Is the quality of Google’s search results deteriorating? Lately, there’s been lots of discussion of that question. The founders of search-engine upstart Blekko, which has features designed to block spam and content-farm pages, contend that Google’s results are now riddled with junk.

In my everyday use of Google, I haven’t noticed a problem. The results have seemed as relevant as they’ve ever been–not perfect, but pretty darn good. Certainly solid enough that I haven’t been tempted to flee to Blekko, Bing, or another Google alternative on a regular basis. (The topics I tend to search for may help–I can’t imagine why a spammer or other sneak would want to create pages that show up high in the results for, say, Sargent Shriver.)

But for Google, the perception that its quality is in decline is dangerous–and if it really is suffering, it’s potentially disastrous. Its reputation for running a really well-done search engine is the foundation of everything else it does; if it loses that, everything else is at risk. In a worst-scenario, it might be like the sad story of Dell, which–perceptionwise, at least–went from being synonymous with excellent tech support in the 1990s to a byword for mediocre customer service in this century.
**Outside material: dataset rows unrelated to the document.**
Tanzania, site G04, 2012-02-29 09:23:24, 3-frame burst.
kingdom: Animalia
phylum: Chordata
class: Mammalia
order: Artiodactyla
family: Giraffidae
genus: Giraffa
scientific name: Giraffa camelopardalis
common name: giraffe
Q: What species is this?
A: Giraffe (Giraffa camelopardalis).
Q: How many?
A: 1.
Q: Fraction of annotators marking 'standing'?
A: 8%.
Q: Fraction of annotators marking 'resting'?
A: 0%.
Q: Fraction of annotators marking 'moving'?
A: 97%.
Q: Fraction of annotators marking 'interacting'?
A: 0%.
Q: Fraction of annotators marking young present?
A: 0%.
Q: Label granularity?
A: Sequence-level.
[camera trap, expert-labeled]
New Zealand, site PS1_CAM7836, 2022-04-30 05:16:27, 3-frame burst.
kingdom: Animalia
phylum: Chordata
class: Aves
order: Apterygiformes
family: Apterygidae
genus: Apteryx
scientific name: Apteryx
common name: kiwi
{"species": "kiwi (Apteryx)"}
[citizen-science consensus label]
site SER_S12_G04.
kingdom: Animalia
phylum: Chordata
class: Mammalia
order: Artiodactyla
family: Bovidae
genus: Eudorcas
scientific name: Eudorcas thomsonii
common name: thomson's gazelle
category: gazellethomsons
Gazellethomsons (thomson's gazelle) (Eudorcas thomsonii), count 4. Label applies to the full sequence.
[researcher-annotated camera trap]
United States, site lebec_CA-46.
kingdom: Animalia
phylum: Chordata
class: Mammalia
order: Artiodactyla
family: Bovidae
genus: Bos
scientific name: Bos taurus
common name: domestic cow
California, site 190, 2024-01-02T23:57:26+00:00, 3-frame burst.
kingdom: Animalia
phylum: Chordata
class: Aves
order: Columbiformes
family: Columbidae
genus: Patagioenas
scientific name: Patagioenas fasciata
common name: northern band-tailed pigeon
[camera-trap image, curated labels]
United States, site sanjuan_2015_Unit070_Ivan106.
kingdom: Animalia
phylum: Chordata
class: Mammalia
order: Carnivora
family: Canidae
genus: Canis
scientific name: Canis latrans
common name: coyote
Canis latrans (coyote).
So it’s interesting to see Google spam fighter Matt Cutts address concerns in an Official Google Blog post today. He says that the company has noticed a “slight uptick” in spam recently, and that it’s heard “loud and clear” that people are concerned about low-grade content generated by content farms. (Cutts doesn’t mention any content farms by name, but Demand Media–the parent company of eHow and other sites–and Yahoo’s Associated Content are two prominent ones.) He also denies that the fact that spammy and low-quality sites often exist primarily to serve up Google ads has anything to do with their prominence in Google results.

And he says this:

The fact is that we’re not perfect, and combined with users’ skyrocketing expectations of Google, these imperfections get magnified in perception. However, we can and should do better.

So how satisfied are you with Google’s search results these days?